Loveless: I think some of that is gender based. If you think about it, about at least when I grew up, sports was really big for men and not necessarily for women. And I think that’s changed, but if you’re in a competitive sport, you learn how to lead and how to work as a team and dominate, and you build the qualities that sometimes, with women, aren’t nurtured at home or they haven’t had in their environment, or they just come from a different perspective and need more of the push than the males do. I believe that they are definitely differences in sexes, but not necessarily across the board. But I think you’re right, I think a lot of it’s in the upbringing and what they know and what they’re comfortable with.

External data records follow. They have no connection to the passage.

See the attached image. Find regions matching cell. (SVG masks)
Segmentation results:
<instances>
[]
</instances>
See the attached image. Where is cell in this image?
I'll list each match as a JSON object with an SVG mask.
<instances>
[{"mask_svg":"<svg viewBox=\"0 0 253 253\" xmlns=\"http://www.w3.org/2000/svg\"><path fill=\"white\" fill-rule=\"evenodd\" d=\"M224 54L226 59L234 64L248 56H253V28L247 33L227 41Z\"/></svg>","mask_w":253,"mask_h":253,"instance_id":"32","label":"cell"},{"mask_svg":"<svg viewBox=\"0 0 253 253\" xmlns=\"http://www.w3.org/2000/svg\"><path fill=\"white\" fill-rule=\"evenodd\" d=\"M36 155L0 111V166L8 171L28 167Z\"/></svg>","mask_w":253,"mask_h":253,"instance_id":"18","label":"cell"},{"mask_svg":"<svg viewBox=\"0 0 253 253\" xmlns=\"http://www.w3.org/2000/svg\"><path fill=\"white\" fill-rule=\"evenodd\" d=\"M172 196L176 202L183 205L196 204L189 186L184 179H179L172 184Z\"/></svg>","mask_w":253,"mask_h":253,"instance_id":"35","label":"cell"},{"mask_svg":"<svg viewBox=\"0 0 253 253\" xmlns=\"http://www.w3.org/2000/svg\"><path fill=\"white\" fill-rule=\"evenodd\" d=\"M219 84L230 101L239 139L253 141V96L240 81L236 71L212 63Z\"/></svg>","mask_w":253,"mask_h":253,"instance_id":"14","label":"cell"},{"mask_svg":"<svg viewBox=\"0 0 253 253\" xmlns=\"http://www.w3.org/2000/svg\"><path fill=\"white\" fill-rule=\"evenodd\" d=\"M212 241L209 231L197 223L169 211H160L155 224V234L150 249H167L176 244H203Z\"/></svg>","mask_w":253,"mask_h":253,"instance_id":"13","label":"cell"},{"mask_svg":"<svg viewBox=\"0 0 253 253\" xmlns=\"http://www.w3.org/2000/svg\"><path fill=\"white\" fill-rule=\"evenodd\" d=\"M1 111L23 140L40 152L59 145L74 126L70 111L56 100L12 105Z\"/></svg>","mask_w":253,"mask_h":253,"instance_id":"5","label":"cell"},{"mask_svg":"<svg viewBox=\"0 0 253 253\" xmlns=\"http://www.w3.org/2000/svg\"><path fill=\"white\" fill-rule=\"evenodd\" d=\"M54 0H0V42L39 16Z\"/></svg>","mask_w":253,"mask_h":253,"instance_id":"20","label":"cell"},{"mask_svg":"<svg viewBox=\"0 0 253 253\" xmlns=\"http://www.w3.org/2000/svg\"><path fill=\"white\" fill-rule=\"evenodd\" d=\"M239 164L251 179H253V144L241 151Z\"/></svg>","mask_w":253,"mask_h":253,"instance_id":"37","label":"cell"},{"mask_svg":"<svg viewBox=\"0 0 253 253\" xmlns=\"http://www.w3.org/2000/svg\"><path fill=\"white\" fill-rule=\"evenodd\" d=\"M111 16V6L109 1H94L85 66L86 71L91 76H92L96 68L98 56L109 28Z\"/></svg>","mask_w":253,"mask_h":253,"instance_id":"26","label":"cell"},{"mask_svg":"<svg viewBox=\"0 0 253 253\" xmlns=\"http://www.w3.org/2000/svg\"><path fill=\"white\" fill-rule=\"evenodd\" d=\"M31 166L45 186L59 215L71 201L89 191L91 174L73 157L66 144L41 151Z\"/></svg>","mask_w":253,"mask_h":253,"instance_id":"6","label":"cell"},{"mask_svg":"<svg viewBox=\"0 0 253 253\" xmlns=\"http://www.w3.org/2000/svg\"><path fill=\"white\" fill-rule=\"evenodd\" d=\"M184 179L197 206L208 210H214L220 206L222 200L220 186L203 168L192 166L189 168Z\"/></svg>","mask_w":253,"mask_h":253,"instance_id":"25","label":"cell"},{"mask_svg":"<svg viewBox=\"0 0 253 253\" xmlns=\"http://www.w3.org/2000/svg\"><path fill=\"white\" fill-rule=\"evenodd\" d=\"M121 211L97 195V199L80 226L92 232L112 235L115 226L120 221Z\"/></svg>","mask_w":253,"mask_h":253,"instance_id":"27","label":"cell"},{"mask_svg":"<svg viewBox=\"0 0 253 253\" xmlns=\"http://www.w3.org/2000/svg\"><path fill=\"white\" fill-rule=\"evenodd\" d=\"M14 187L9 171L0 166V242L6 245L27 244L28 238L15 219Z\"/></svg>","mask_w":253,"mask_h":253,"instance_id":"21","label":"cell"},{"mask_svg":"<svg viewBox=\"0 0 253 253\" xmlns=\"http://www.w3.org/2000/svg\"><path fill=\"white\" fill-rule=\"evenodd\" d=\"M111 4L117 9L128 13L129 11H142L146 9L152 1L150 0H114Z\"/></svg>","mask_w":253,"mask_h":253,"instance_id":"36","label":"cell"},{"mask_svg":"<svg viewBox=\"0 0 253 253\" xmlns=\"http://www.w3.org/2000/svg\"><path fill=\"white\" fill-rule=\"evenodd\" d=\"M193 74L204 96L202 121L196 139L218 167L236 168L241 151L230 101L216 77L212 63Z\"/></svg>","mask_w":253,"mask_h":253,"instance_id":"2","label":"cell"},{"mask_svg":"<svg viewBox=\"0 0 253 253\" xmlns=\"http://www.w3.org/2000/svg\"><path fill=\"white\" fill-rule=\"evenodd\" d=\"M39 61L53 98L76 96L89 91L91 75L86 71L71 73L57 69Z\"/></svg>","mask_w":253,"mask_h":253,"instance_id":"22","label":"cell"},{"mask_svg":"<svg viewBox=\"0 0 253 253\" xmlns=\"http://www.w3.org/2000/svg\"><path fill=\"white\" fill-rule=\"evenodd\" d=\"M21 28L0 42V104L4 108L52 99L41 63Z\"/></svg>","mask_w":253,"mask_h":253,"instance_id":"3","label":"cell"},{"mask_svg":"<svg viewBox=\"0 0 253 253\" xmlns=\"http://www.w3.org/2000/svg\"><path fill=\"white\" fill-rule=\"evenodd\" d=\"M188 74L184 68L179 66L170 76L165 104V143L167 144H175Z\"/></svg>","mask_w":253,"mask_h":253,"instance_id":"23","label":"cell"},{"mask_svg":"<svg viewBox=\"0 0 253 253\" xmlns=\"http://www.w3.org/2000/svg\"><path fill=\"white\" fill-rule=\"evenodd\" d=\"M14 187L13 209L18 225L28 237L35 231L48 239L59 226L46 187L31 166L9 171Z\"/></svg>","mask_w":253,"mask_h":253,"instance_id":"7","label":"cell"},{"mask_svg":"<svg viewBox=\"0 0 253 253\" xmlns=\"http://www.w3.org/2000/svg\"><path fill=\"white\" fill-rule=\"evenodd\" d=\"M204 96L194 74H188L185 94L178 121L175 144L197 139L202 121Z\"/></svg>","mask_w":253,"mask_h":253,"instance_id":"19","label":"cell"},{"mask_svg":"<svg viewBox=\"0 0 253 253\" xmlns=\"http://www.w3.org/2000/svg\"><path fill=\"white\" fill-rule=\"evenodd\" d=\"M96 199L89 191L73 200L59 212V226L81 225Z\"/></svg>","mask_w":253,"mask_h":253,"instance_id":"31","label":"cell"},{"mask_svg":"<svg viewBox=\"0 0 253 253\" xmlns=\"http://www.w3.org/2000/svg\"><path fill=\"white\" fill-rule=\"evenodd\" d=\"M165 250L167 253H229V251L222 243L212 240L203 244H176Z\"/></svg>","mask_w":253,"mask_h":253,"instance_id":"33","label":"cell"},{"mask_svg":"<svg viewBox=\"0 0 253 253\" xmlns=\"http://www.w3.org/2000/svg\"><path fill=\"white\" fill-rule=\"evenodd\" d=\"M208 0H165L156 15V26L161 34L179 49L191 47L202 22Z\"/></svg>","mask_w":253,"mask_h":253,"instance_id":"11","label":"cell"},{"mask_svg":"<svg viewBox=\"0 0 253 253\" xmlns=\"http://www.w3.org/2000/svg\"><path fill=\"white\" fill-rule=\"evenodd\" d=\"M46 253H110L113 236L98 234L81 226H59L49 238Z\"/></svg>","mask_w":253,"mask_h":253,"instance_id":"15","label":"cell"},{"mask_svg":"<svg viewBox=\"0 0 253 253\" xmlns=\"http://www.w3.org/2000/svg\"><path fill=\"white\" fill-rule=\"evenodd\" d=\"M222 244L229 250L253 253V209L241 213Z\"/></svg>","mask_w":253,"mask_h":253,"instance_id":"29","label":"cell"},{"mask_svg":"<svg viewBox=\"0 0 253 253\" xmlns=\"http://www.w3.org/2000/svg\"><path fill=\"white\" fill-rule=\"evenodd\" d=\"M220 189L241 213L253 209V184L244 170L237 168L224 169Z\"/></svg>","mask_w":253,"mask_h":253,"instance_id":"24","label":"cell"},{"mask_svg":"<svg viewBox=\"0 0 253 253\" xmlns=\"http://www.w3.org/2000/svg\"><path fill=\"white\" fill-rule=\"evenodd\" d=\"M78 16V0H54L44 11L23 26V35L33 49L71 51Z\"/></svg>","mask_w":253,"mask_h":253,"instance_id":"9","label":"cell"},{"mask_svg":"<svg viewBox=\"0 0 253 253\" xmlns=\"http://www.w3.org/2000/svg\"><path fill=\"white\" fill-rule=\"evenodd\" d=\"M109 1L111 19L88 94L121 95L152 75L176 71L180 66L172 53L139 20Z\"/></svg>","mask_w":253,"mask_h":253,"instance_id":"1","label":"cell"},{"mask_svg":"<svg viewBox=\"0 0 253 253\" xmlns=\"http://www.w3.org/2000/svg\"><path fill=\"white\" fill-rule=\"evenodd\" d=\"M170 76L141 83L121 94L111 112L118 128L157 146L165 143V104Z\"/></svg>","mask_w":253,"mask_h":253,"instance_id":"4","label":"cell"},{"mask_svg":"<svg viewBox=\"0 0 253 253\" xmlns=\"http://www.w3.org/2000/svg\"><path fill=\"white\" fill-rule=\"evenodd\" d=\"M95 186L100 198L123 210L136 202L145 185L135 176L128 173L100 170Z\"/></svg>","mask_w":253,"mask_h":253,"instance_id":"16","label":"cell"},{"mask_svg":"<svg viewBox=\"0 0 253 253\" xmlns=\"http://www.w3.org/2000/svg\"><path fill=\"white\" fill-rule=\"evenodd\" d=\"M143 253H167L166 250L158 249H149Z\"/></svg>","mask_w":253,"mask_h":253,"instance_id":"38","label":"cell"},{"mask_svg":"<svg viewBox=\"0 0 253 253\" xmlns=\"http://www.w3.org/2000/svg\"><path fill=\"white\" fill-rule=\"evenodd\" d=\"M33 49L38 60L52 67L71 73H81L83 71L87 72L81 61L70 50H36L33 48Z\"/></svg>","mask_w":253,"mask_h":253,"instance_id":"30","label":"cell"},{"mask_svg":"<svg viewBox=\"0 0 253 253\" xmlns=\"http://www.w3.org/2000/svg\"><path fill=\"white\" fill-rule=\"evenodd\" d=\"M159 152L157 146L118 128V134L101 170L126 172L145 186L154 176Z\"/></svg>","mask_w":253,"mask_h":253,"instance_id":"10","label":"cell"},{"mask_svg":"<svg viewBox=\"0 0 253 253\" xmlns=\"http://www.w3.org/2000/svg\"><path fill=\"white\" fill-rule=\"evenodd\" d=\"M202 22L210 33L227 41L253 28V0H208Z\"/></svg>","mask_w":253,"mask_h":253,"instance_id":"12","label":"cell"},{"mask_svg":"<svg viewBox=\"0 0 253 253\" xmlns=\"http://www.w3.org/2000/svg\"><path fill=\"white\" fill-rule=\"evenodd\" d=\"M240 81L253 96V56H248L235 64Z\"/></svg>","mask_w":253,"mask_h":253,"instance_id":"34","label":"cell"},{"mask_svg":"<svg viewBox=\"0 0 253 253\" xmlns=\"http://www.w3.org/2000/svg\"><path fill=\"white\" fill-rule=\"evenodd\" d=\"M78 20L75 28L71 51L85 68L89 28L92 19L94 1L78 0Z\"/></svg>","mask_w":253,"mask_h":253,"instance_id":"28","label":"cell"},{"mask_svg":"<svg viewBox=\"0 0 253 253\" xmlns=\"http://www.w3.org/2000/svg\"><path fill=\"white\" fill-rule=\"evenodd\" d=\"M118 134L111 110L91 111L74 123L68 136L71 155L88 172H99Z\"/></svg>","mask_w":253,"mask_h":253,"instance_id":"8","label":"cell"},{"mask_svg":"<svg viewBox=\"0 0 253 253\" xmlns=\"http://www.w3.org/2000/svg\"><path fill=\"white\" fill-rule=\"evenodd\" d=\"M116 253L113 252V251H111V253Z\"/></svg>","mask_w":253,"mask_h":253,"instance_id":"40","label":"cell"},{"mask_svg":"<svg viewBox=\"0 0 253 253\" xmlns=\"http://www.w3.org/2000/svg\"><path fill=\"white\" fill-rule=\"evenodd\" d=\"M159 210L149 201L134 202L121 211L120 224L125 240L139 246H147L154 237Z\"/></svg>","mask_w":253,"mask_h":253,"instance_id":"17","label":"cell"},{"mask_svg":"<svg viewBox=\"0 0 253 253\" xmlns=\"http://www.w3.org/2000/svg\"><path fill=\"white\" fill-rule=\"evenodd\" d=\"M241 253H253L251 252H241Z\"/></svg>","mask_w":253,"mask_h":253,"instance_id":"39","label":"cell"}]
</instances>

Gamble: Let’s talk a little bit about networking. The study that I referenced before found that many women still feel exclude from informal networks, like golf outings — I know many women do play golf, but things that seem to be a little more targeted toward men. I wanted to see if you all still run into things like that, and if so, how you deal with it.
Annecharico: I think one of the things that we’re beginning to see in our larger cities in particular are women’s professional groups getting together, because there are fewer formalized mechanisms for them to have a buddy outside of work. We’re so busy in the work that we do that we look for those professional organizations that talk about the things that are important to us for our own career growth, or how do we reach out and leverage, through networking, the people, that can help us with our day to day financial investments, a hairstylist — things that you just don’t have time to be able to think about or how do we network so that we can be aligned and associated with boards.
I’m finding in the last three cities that I’ve been over the last 10 years that this is a growing commodity, and it’s very important for us to be enriched, but then, how do we take that down a notch? And so the idea of the golf outings for the organization, I happen to be in a female-driven leadership organization as well, with our CEO and all of our presidents of our hospitals being female, as well as marketing and some of our other core services — how do we leverage those opportunities so that we can begin inviting those that we are nurturing into that same environment to get the look, the feel, and the acumen for that to be important for them as well?
Byrne: I find it interesting, and maybe it’s just because of where I am in my life — I have three teenagers at home and my husband is fantastic, but I don’t want to go out to dinner. I really don’t. I will do business dinners, of course, but I really would much rather go home and be with my family. That tends to be more a traditional female behavior, but certainly there are men in our organization who do the same thing. I find that I need to rearrange things and do the breakfasts and the lunches in order to do some of these networking opportunities, and then pick the dinners and the late-evening activities based on the benefit. Because to me, there’s really a cost. I’d much rather be with my family.
I also think that women — and I am also guilty of this — tend to say, ‘I don’t have time for that networking relationship type activity because I have too much work to do,’ instead of saying that the networking and relationship type activities are really probably some of the most important work that I can do — not only for myself personally in my career, but also to advance the mission and the vision of my organization and to sort of tell our story of the kind of work that we do. That doesn’t seem like work to women, and so we say, ‘I’m just too busy,’ and I think that’s something that we really have to guard against.
Annecharico: That’s a great point.
Schade: I think that goes back to divisions of labor and how you’re treating your employment and all of your responsibilities elsewhere. I’ll leave it at that.